I didn't see the docker files in the repo that could build the docker
image, and when I tried cloning the git repo and doing a docker build I
encountered errors that I think were related to the web proxy on my work
network. I was able to grab the release tarball and the bitnami docker
file, do a little surgery to work around my proxy issue, and build a 1.6.17
docker image though.
I ran my application against the new version and it ran for ~2hr without
any errors (it previously wouldn't run more than 30s or so before
encountering blocks of the OOM during read errors). I also made a little
test loop that just hammered the instance with similar sized writes (1-2MB)
as fast as it could and let it run a few hours, and it didn't have a single
blip. That encompassed a couple million evictions. I'm pretty comfortable
saying the issue is fixed, at least for the kind of use I had in mind.
I added a comment to the issue on GitHub to the same effect.
I'm impressed by the quick turnaround, BTW. ;-)
H
On Friday, August 26, 2022 at 5:54:26 PM UTC-7 Dormando wrote:
> So I tested this a bit more and released it in 1.6.17; I think bitnami
> should pick it up soonish. if not I'll try to figure out docker this
> weekend if you still need it.
>
> I'm not 100% sure it'll fix your use case but it does fix some things I
> can test and it didn't seem like a regression. would be nice to validate
> still.
>
> On Fri, 26 Aug 2022, dormando wrote:
>
> > You can't build docker images or compile binaries? there's a
> > docker-compose.yml in the repo already if that helps.
> >
> > If not I can try but I don't spend a lot of time with docker directly.
> >
> > On Fri, 26 Aug 2022, Hayden wrote:
> >
> > > I'd be happy to help validate the fix, but I can't do it until the
> weekend, and I don't have a ready way to build an updated image. Any chance
> you could
> > > create a docker image with the fix that I could grab from somewhere?
> > >
> > > On Friday, August 26, 2022 at 10:38:54 AM UTC-7 Dormando wrote:
> > > I have an opportunity to put this fix into a release today if anyone
> wants
> > > to help validate :)
> > >
> > > On Thu, 25 Aug 2022, dormando wrote:
> > >
> > > > Took another quick look...
> > > >
> > > > Think there's an easy patch that might work:
> > > > https://github.com/memcached/memcached/pull/924
> > > >
> > > > If you wouldn't mind helping validate? An external validator would
> help me
> > > > get it in time for the next release :)
> > > >
> > > > Thanks,
> > > > -Dormando
> > > >
> > > > On Wed, 24 Aug 2022, dormando wrote:
> > > >
> > > > > Hey,
> > > > >
> > > > > Thanks for the info. Yes; this generally confirms the issue. I see
> some of
> > > > > your higher slab classes with "free_chunks 0", so if you're
> setting data
> > > > > that requires these chunks it could error out. The "stats items"

**TASK PROMPT**. Copy the memcached thread from "I added a comment" up to and including "still need it.", substituting "within a few days" for "soonish". Rely solely on the memcached thread.

**RECORD EXCERPTS**.

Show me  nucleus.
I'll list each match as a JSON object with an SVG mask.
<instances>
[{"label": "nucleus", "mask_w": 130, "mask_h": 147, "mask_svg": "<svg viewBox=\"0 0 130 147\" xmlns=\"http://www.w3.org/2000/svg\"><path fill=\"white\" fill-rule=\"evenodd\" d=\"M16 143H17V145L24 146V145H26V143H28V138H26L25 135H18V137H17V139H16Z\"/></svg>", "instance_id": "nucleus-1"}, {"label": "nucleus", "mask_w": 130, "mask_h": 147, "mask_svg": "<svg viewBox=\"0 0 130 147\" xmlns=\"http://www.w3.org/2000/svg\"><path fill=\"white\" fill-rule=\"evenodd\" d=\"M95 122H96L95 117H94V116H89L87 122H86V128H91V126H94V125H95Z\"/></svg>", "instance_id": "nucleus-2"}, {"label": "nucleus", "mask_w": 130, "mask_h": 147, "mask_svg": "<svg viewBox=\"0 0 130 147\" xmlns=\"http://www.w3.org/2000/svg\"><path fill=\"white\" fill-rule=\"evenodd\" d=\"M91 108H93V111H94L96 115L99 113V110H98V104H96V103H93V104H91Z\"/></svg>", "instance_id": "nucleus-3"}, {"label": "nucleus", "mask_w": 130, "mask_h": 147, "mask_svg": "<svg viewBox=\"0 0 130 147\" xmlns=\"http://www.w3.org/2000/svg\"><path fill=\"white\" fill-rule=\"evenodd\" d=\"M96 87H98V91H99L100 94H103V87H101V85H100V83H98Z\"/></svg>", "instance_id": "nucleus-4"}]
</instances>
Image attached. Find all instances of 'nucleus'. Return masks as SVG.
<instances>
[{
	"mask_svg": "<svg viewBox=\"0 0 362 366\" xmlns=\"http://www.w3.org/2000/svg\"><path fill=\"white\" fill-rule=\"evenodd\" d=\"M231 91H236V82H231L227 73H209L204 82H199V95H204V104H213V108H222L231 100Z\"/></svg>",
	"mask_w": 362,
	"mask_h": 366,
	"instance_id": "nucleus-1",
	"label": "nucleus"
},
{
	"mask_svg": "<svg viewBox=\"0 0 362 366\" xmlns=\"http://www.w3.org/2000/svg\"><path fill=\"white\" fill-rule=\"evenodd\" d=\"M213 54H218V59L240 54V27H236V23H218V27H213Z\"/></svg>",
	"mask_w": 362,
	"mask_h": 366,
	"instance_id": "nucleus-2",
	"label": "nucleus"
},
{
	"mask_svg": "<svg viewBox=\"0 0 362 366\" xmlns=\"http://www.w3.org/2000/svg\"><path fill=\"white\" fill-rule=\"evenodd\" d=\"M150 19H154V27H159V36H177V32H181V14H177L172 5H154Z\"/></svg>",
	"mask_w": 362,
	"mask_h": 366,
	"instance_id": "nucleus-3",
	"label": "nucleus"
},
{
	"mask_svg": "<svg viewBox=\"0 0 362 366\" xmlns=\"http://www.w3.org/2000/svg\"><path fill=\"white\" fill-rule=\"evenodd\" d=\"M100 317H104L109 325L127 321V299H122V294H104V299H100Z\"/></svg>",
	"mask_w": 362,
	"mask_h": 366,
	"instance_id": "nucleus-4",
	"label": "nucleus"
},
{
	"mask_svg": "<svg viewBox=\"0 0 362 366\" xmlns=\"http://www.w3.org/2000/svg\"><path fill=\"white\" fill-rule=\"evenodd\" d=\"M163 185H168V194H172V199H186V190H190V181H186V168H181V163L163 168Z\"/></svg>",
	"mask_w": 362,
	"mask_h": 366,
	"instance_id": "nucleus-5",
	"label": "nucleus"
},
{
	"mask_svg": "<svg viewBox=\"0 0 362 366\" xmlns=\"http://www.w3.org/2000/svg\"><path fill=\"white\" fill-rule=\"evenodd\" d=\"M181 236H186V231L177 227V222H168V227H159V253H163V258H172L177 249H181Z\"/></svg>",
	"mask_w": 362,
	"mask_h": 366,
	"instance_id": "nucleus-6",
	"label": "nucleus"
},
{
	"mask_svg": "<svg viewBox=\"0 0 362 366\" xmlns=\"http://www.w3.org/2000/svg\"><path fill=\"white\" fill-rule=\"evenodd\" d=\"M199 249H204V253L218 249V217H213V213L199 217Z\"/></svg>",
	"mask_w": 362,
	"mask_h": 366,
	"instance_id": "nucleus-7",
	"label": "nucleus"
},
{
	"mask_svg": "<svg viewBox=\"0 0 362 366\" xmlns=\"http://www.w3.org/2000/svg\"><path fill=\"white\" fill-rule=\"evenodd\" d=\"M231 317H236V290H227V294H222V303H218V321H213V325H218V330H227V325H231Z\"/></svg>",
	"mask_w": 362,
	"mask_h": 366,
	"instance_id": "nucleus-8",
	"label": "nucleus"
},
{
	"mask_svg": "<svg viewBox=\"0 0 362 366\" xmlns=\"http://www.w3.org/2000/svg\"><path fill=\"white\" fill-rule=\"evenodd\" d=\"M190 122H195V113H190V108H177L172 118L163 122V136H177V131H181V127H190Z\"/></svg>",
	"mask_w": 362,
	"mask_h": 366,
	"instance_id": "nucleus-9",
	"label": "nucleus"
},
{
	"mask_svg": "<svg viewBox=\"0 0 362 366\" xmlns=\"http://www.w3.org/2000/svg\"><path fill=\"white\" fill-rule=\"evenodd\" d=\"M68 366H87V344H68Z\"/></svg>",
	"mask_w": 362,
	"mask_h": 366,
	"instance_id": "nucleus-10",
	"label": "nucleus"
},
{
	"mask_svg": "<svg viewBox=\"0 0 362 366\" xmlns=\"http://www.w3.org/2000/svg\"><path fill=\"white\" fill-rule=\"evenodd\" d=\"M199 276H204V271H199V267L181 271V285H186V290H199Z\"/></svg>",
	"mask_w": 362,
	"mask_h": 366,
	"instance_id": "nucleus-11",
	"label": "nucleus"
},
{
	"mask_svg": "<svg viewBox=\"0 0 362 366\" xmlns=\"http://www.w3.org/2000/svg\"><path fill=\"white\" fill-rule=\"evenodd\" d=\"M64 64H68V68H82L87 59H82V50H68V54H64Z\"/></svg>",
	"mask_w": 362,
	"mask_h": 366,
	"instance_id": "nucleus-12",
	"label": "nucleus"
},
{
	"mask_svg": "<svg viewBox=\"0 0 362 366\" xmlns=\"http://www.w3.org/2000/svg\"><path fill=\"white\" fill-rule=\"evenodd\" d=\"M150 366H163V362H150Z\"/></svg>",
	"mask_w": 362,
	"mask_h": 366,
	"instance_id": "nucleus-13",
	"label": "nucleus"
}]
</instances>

**SOLUTION TO THIS TASK**.
I added a comment to the issue on GitHub to the same effect.
I'm impressed by the quick turnaround, BTW. ;-)
H
On Friday, August 26, 2022 at 5:54:26 PM UTC-7 Dormando wrote:
> So I tested this a bit more and released it in 1.6.17; I think bitnami
> should pick it up within a few days. if not I'll try to figure out docker this
> weekend if you still need it.